Records for this task:
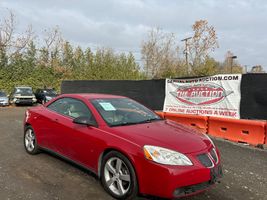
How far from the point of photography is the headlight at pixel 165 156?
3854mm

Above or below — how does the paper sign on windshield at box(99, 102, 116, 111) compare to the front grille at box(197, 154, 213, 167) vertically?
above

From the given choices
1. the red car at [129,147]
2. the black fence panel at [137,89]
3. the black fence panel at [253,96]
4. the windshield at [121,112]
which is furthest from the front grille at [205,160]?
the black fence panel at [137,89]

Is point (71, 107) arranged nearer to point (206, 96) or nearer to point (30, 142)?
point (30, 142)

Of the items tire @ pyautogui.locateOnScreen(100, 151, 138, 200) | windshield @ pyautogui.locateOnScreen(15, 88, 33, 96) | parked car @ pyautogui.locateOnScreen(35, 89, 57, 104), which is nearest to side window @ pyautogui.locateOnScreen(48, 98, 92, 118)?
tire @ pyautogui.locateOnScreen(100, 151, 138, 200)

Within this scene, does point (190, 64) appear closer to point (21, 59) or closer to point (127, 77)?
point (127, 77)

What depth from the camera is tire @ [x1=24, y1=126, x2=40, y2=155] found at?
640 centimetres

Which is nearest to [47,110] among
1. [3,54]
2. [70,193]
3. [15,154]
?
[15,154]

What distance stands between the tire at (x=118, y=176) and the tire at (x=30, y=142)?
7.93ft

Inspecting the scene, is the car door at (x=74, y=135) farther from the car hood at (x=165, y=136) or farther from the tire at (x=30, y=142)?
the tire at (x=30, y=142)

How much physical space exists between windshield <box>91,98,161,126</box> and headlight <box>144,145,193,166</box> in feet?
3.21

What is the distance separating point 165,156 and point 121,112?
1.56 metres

* * *

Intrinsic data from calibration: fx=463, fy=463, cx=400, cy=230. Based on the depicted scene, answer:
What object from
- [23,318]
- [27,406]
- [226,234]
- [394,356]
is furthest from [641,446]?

--

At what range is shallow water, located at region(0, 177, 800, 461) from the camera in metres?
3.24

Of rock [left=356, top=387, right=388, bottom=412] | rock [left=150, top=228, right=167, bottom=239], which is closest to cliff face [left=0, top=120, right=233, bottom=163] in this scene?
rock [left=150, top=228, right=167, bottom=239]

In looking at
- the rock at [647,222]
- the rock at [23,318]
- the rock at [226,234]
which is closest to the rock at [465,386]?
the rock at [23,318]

Instructions for the task: Transcribe the items above word for word, starting at the line containing "How much physical" and ending at the line containing "1.56 metres", both included.

Task answer:
How much physical space exists between windshield <box>91,98,161,126</box> and headlight <box>144,145,193,166</box> in feet?
3.21

What is the distance separating point 165,156 and point 121,112?
1.56 metres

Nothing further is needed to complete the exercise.